By Kaitlin McCabe '16

On Tuesday, May 6, 2014, the Hamilton College faculty yet again voted upon the fate of a concentration.  The members of the faculty unanimously decided to approve the creation of a new concentration, Cinema & Media Studies. While the College currently offers a program and a minor in “Cinema & New Media Studies,” this motion expands upon the discipline in place and, accordingly, renames it.

The existing program and minor were voted in five years ago, in 2009, and in recent years, student interest in the area has increased: this is evident according to the growing number of students both declaring the minor and designing original interdisciplinary concentrations that resemble the new discipline.  “For these reasons, the faculty think there will strong interest in the concentration among students,” said Vice President of Academic Affairs and Dean of Faculty Patrick Reynolds.  “I understand from Admissions that many prospective students inquire about film or cinema studies also.”

“The study of cinema at Hamilton is far from being new,” Professor of French Martine Guyot-Bender expressed. She noted that events and activities relating to cinema have long been a part of several academic departments and the Hamilton community, taking the form of the Sunday F.I.L.M. series, largely curated by Visiting Professor of Art History Scott MacDonald, and various cultural festivals, such as those sponsored by the Chinese, Hispanic Studies and French departments.  These and other campus events, she said, “testify of a broad student and faculty interest in cinema as a basis for intellectual and artistic inquiry.”

The Cinema & Media Studies concentration will be an interdisciplinary program beginning in the upcoming Fall 2014 semester and will be a concentration option for students in the Class of 2017 and onward.  The concentration will not be a professional cinema school, of course: concentrators will be required to take courses in several academic areas that are closely connected to cinema for a comprehensive understanding.
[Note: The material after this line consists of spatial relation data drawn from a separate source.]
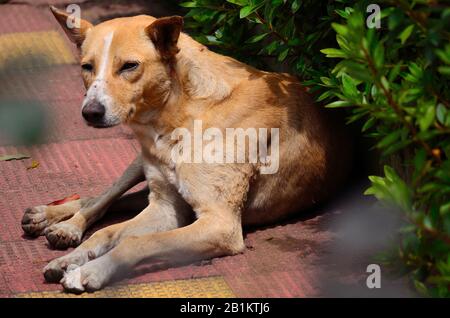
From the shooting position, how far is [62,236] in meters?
5.00

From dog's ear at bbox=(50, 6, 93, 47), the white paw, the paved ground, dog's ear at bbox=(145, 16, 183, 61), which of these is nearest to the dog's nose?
the paved ground

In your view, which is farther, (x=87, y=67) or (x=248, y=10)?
(x=248, y=10)

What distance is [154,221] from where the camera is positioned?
5.12 meters

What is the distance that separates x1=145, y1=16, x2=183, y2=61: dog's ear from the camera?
4832mm

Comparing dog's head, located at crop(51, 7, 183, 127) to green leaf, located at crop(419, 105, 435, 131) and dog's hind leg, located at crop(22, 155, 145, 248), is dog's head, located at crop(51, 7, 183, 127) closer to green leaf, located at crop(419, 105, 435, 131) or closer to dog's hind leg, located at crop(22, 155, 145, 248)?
dog's hind leg, located at crop(22, 155, 145, 248)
The courses that contribute to the concentration will stem from many different departments, including Art History, French, East Asian Languages and Literatures, Religious Studies, English, Communication, Art and so on.  These various disciplines represent a wide range of courses in the humanities, social sciences and arts, making this concentration, in the words of Dean Reynolds, “among the broadest of our 15 or so interdisciplinary programs.”
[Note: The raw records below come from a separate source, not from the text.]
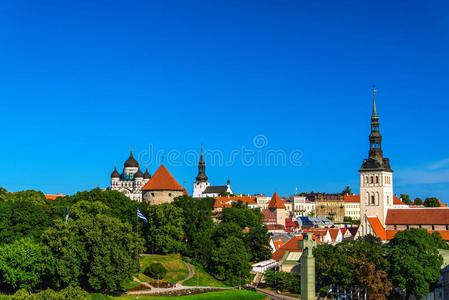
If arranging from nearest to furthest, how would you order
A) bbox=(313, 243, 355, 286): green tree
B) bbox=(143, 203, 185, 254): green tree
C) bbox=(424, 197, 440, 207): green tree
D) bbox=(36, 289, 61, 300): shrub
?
bbox=(36, 289, 61, 300): shrub → bbox=(313, 243, 355, 286): green tree → bbox=(143, 203, 185, 254): green tree → bbox=(424, 197, 440, 207): green tree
“It is a major that fits perfectly the Liberal Arts vocation of the college, and, for that matter, several of the academic goals.”

During its meeting on Tuesday, the new concentration’s committee—comprised of Professors Guyot-Bender, Humphries-Brooks, MacDonald, Nieves, Omori and O’Neill—declared three immediate goals for the concentration: to develop “critical attention to and analysis of cinema and media, to engage “with the ways… social and physical forces are represented and explored in cinema and media studies” and to analyze “the uses of technology in representing and constructing knowledge.”
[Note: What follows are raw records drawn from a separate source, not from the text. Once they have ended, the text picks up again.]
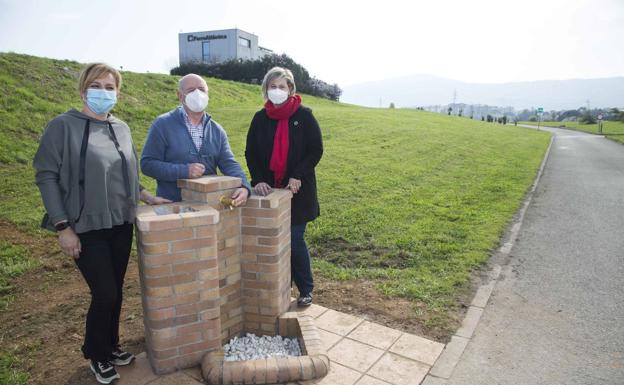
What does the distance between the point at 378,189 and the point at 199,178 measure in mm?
6507

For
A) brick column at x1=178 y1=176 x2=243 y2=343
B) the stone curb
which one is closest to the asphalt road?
the stone curb

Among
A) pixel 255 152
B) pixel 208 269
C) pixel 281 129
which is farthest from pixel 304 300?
pixel 281 129

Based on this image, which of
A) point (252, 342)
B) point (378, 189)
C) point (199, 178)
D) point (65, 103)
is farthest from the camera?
point (65, 103)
In addition to meeting student demand for an academic emphasis on cinema and media studies, the new concentration will provide more opportunities for classes to take advantage of on-campus resources, such as the Wellin Museum and the Kevin and Karen Kennedy Studio Arts Center.

No doubt Dean Reynolds speaks for the entire Hamilton faculty when he expresses enthusiasm for the new major. “In the longer view, there have been faculty members at Hamilton working to develop the curriculum pertaining to cinema for at least a decade,” he said.  “It is interesting to note how long it takes for curricular programs to develop, and reflects the care that the faculty takes in deciding on curricular changes.”